AVAILABLE DATA ->
* * *
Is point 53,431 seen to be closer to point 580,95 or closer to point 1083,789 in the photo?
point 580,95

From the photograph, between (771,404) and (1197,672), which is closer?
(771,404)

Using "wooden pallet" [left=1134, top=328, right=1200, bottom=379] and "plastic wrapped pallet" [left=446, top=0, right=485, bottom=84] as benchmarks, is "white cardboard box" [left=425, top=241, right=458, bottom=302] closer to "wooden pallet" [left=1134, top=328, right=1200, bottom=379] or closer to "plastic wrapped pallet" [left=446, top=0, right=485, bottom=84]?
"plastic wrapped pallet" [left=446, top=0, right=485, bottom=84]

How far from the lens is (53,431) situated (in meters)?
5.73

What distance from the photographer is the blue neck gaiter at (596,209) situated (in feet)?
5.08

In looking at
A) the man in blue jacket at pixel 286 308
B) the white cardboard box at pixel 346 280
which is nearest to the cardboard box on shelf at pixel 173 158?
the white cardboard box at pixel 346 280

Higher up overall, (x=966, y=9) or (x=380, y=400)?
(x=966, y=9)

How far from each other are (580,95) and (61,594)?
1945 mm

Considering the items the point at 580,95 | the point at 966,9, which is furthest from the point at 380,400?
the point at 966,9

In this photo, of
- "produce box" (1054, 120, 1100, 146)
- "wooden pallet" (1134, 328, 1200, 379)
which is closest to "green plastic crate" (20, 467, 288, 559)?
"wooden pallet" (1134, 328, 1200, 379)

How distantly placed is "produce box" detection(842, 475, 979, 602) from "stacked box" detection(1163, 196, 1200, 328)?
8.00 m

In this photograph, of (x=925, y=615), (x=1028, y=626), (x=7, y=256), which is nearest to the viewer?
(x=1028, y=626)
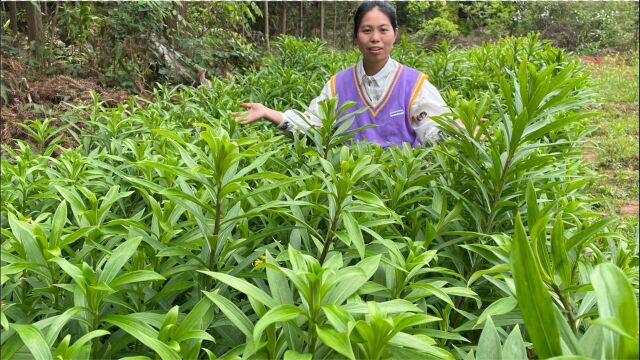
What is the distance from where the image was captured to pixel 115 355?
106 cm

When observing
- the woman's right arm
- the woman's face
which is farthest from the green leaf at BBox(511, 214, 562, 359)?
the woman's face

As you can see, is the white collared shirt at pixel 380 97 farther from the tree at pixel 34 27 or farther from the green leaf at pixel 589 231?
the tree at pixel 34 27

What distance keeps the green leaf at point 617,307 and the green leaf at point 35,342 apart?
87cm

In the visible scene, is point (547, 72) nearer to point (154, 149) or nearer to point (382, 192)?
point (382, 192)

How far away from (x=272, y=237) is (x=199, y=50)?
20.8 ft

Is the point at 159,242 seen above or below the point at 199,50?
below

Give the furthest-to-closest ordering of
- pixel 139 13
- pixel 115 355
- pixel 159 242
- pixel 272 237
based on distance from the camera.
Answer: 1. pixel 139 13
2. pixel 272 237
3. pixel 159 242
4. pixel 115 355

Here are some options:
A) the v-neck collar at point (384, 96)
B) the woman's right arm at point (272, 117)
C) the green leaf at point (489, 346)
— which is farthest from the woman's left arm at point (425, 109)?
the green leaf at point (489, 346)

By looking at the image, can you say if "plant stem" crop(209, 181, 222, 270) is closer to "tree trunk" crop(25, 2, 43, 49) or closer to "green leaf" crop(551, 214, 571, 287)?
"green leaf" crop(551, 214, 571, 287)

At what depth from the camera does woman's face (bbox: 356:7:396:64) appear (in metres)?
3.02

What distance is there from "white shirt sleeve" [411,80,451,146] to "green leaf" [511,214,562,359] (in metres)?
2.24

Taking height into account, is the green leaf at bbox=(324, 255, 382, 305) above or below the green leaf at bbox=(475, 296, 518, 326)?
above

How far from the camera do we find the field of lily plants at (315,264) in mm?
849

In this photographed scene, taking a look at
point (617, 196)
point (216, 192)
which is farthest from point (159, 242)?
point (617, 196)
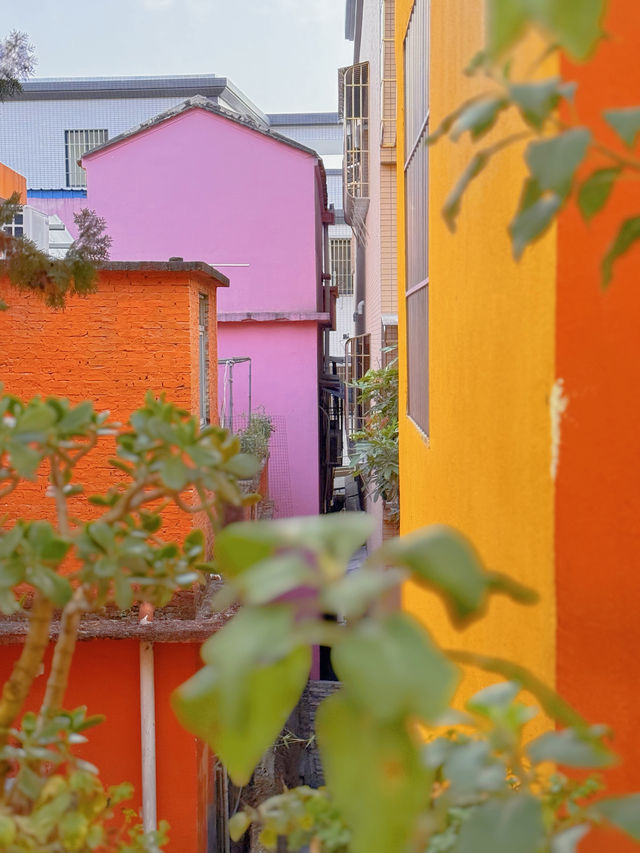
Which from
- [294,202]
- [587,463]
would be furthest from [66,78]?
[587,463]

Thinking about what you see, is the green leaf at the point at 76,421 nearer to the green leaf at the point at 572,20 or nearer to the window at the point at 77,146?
* * *
PROMPT -> Copy exactly the lines from the line containing "At what depth" through the last line of the records, both included, and omit every picture.

WORKED ANSWER ->
At what depth from the camera does woman's face (bbox: 356:7:396:64) appear (in metres)?
3.02

What distance is there from "white shirt sleeve" [411,80,451,146] to "green leaf" [511,214,562,359] (in metres)?
2.24

Taking height into account, is the green leaf at bbox=(324, 255, 382, 305) above or below the green leaf at bbox=(475, 296, 518, 326)?
above

How far from the camera do we find the field of lily plants at (315,264) in mm?
849

In this photographed scene, taking a look at
point (617, 196)
point (216, 192)
which is farthest from point (159, 242)?
point (617, 196)
Which from
- [294,202]
- [587,463]
would be furthest from [66,78]?
[587,463]

Thinking about what you see, is the green leaf at the point at 76,421 nearer to the green leaf at the point at 572,20 or nearer to the window at the point at 77,146?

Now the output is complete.